▶ WHAT THE TASK ASKS: Pull every line of the entries that has the word "google".

[Dataset records]
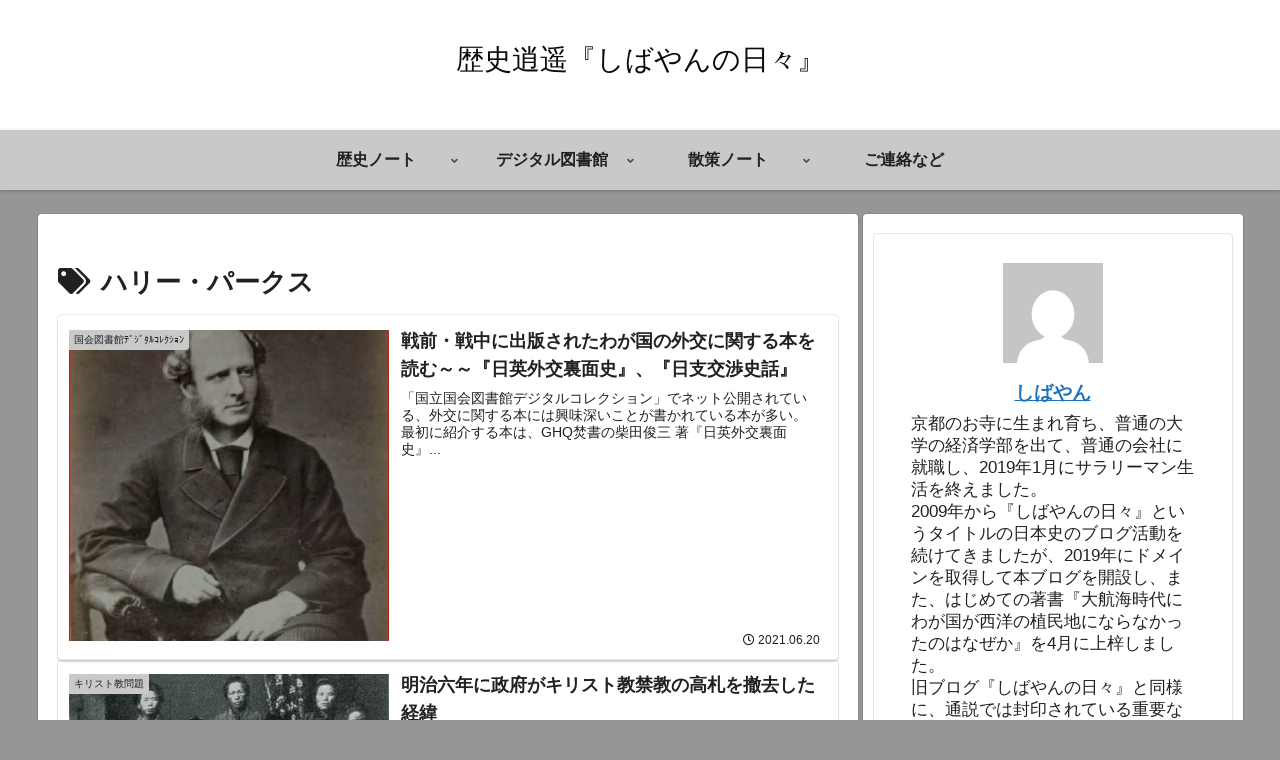

--- FILE ---
content_type: text/html; charset=utf-8
request_url: https://www.google.com/recaptcha/api2/aframe
body_size: 114
content:
<!DOCTYPE HTML><html><head><meta http-equiv="content-type" content="text/html; charset=UTF-8"></head><body><script nonce="0oIuGHlZeeKPyrb7UnbPqQ">/** Anti-fraud and anti-abuse applications only. See google.com/recaptcha */ try{var clients={'sodar':'https://pagead2.googlesyndication.com/pagead/sodar?'};window.addEventListener("message",function(a){try{if(a.source===window.parent){var b=JSON.parse(a.data);var c=clients[b['id']];if(c){var d=document.createElement('img');d.src=c+b['params']+'&rc='+(localStorage.getItem("rc::a")?sessionStorage.getItem("rc::b"):"");window.document.body.appendChild(d);sessionStorage.setItem("rc::e",parseInt(sessionStorage.getItem("rc::e")||0)+1);localStorage.setItem("rc::h",'1769043302151');}}}catch(b){}});window.parent.postMessage("_grecaptcha_ready", "*");}catch(b){}</script></body></html>

--- FILE ---
content_type: application/javascript; charset=utf-8;
request_url: https://dalc.valuecommerce.com/app3?p=886025487&_s=https%3A%2F%2Fshibayan1954.com%2Ftag%2F%25E3%2583%2591%25E3%2583%25BC%25E3%2582%25AF%25E3%2582%25B9%2F&vf=iVBORw0KGgoAAAANSUhEUgAAAAMAAAADCAYAAABWKLW%2FAAAAMElEQVQYV2NkFGP4nxFdyvC7v5eB0aNA6P%2FkKYoM%2Bm3nGRg3cnX9Dz2Xx6CuwcEAAAnCDSpPo2btAAAAAElFTkSuQmCC
body_size: 3813
content:
vc_linkswitch_callback({"t":"69717565","r":"aXF1ZQAAXZ0S2wQzCooERAqKCJQmzQ","ub":"aXF1ZAACSHAS2wQzCooCsQqKBtj4LQ%3D%3D","vcid":"qHs8SDJr8QVXpjmvU7WXcaLBs0n9uxaqA5HUyeFGjyUB7IRfHo5oGRefeF32Wd50C6WHXkxwr4lFK5ITkUnr1AQBVgszTK1v","vcpub":"0.023965","paypaystep.yahoo.co.jp":{"a":"2821580","m":"2201292","g":"4126be7e8a"},"st-www.rurubu.travel":{"a":"2550407","m":"2366735","g":"21726371c1","sp":"utm_source%3Dvaluecommerce%26utm_medium%3Daffiliate"},"tabelog.com":{"a":"2797472","m":"3366797","g":"8cbb76378a"},"direct.sanwa.co.jp":{"a":"2706855","m":"3205567","g":"71db4e518a"},"www.nec-lavie.jp":{"a":"2807513","m":"3388586","g":"6712861aae","sp":"sc_cid%3Djp%3Aaffiliate%3Atgniag"},"paypaymall.yahoo.co.jp":{"a":"2821580","m":"2201292","g":"4126be7e8a"},"www.jtb.co.jp/kokunai_hotel":{"a":"2549714","m":"2161637","g":"ba35eae6b9","sp":"utm_source%3Dvcdom%26utm_medium%3Daffiliate"},"tour.rurubu.travel":{"a":"2550407","m":"2366735","g":"21726371c1","sp":"utm_source%3Dvaluecommerce%26utm_medium%3Daffiliate"},"necdirect.jp":{"a":"2807513","m":"3388586","g":"6712861aae","sp":"sc_cid%3Djp%3Aaffiliate%3Atgniag"},"www.jtb.co.jp":{"a":"2549714","m":"2161637","g":"ba35eae6b9","sp":"utm_source%3Dvcdom%26utm_medium%3Daffiliate"},"jalan.net":{"a":"2513343","m":"2130725","g":"c238d8fe8a"},"shopping.yahoo.co.jp":{"a":"2821580","m":"2201292","g":"4126be7e8a"},"www.jtb.co.jp/lookjtb":{"a":"2915989","m":"2214108","g":"ab8d44568a"},"www.jtbonline.jp":{"a":"2549714","m":"2161637","g":"ba35eae6b9","sp":"utm_source%3Dvcdom%26utm_medium%3Daffiliate"},"www.amazon.co.jp":{"a":"2614000","m":"2366370","g":"4c94f883aa","sp":"tag%3Dvc-22%26linkCode%3Dure"},"www.nec.lenovouat.com":{"a":"2807513","m":"3388586","g":"6712861aae","sp":"sc_cid%3Djp%3Aaffiliate%3Atgniag"},"www.ikyu.com":{"a":"2675907","m":"221","g":"3e10e1dd86"},"approach.yahoo.co.jp":{"a":"2821580","m":"2201292","g":"4126be7e8a"},"shop.elecom.co.jp":{"a":"2423127","m":"2505544","g":"3d182eba8a"},"st-plus.rurubu.travel":{"a":"2550407","m":"2366735","g":"21726371c1","sp":"utm_source%3Dvaluecommerce%26utm_medium%3Daffiliate"},"ymall.jp":{"a":"2462253","m":"2732707","g":"85928c768a"},"jtb.co.jp":{"a":"2549714","m":"2161637","g":"ba35eae6b9","sp":"utm_source%3Dvcdom%26utm_medium%3Daffiliate"},"r.advg.jp":{"a":"2550407","m":"2366735","g":"21726371c1","sp":"utm_source%3Dvaluecommerce%26utm_medium%3Daffiliate"},"l":5,"www.jtb.co.jp/kaigai":{"a":"2915989","m":"2214108","g":"ab8d44568a"},"p":886025487,"s":2619293,"www.rurubu.travel":{"a":"2550407","m":"2366735","g":"21726371c1","sp":"utm_source%3Dvaluecommerce%26utm_medium%3Daffiliate"},"dom.jtb.co.jp":{"a":"2549714","m":"2161637","g":"ba35eae6b9","sp":"utm_source%3Dvcdom%26utm_medium%3Daffiliate"},"biz.travel.yahoo.co.jp":{"a":"2761515","m":"2244419","g":"6ffa30e28a"},"master.qa.notyru.com":{"a":"2550407","m":"2366735","g":"21726371c1","sp":"utm_source%3Dvaluecommerce%26utm_medium%3Daffiliate"},"mini-shopping.yahoo.co.jp":{"a":"2821580","m":"2201292","g":"4126be7e8a"},"shopping.geocities.jp":{"a":"2821580","m":"2201292","g":"4126be7e8a"},"www.jtb.co.jp/kokunai":{"a":"2549714","m":"2161637","g":"ba35eae6b9","sp":"utm_source%3Dvcdom%26utm_medium%3Daffiliate"},"mbhshop.elecom.co.jp":{"a":"2423127","m":"2505544","g":"3d182eba8a"},"nec-lavie.jp":{"a":"2807513","m":"3388586","g":"6712861aae","sp":"sc_cid%3Djp%3Aaffiliate%3Atgniag"},"rurubu.travel":{"a":"2550407","m":"2366735","g":"21726371c1","sp":"utm_source%3Dvaluecommerce%26utm_medium%3Daffiliate"},"www3.nec-lavie.jp":{"a":"2807513","m":"3388586","g":"6712861aae","sp":"sc_cid%3Djp%3Aaffiliate%3Atgniag"},"www.jtb.co.jp/kokunai_htl":{"a":"2549714","m":"2161637","g":"ba35eae6b9","sp":"utm_source%3Dvcdom%26utm_medium%3Daffiliate"},"travel.yahoo.co.jp":{"a":"2761515","m":"2244419","g":"6ffa30e28a"}})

▶ PROBLEM SOLUTION:
request_url: https://www.google.com/recaptcha/api2/aframe
<!DOCTYPE HTML><html><head><meta http-equiv="content-type" content="text/html; charset=UTF-8"></head><body><script nonce="0oIuGHlZeeKPyrb7UnbPqQ">/** Anti-fraud and anti-abuse applications only. See google.com/recaptcha */ try{var clients={'sodar':'https://pagead2.googlesyndication.com/pagead/sodar?'};window.addEventListener("message",function(a){try{if(a.source===window.parent){var b=JSON.parse(a.data);var c=clients[b['id']];if(c){var d=document.createElement('img');d.src=c+b['params']+'&rc='+(localStorage.getItem("rc::a")?sessionStorage.getItem("rc::b"):"");window.document.body.appendChild(d);sessionStorage.setItem("rc::e",parseInt(sessionStorage.getItem("rc::e")||0)+1);localStorage.setItem("rc::h",'1769043302151');}}}catch(b){}});window.parent.postMessage("_grecaptcha_ready", "*");}catch(b){}</script></body></html>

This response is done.